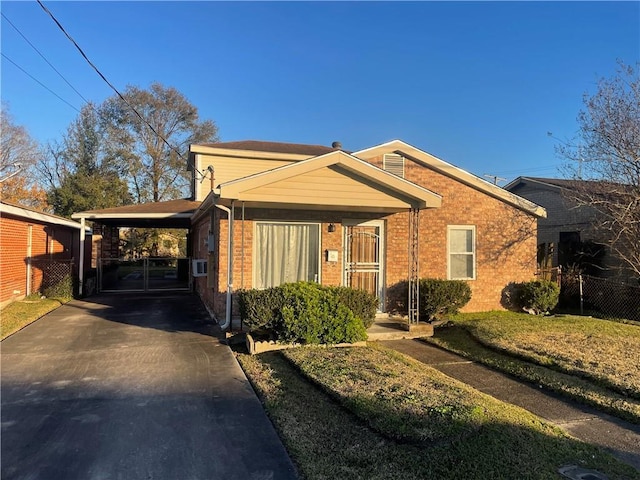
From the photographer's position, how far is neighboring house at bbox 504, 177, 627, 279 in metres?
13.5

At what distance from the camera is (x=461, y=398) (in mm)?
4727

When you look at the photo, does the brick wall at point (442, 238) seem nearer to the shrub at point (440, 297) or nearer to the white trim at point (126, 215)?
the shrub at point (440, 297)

● ● ● ● ● ● ●

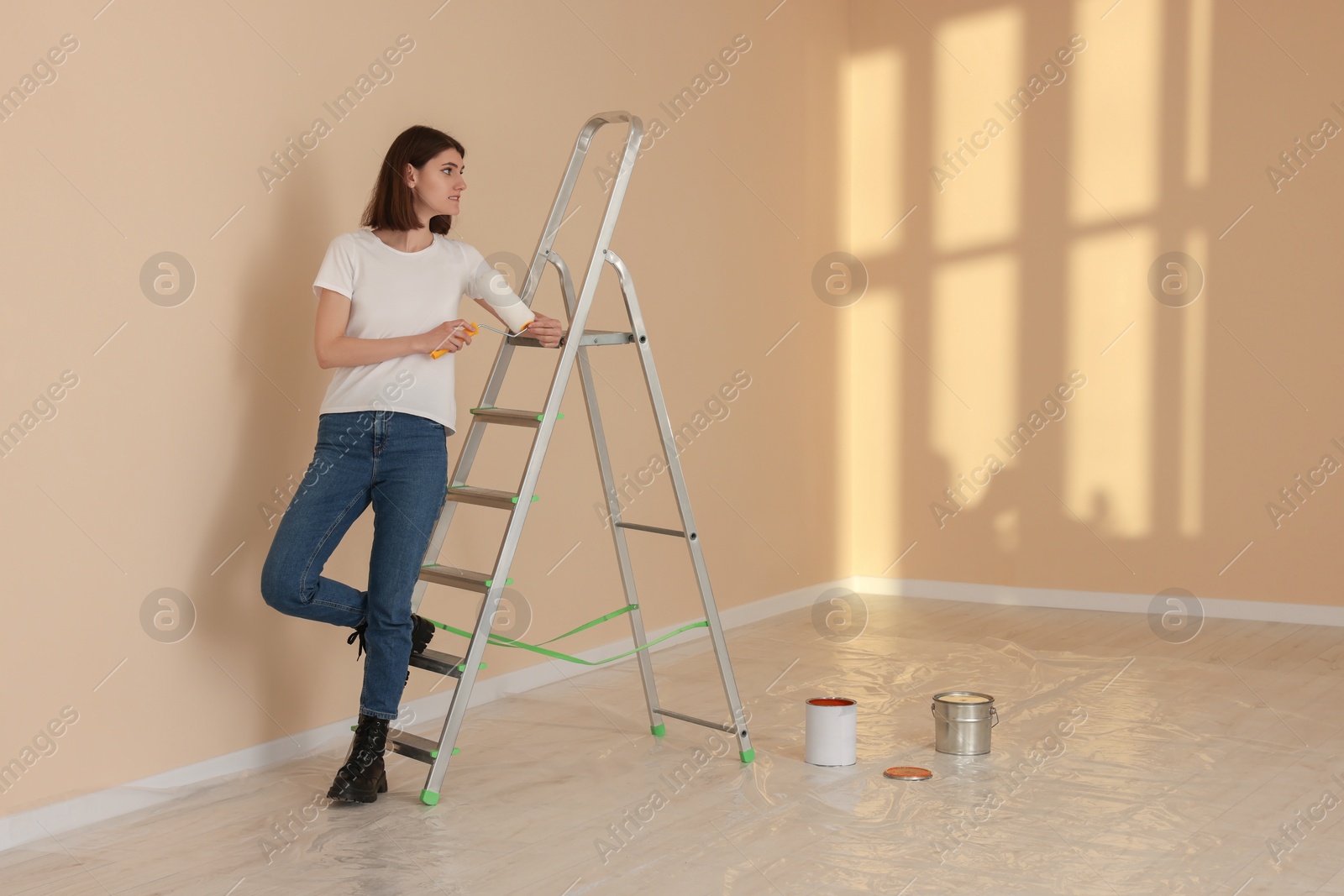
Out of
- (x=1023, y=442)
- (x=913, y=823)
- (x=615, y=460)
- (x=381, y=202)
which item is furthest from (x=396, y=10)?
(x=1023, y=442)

● ● ● ● ● ● ●

Show every line of the entries above that contains the word "point". Case counts.

» EXPECTED ANSWER
When you look at the photo, does the brick wall at point (442, 238) seem nearer to the shrub at point (440, 297) or nearer to the white trim at point (126, 215)?
the shrub at point (440, 297)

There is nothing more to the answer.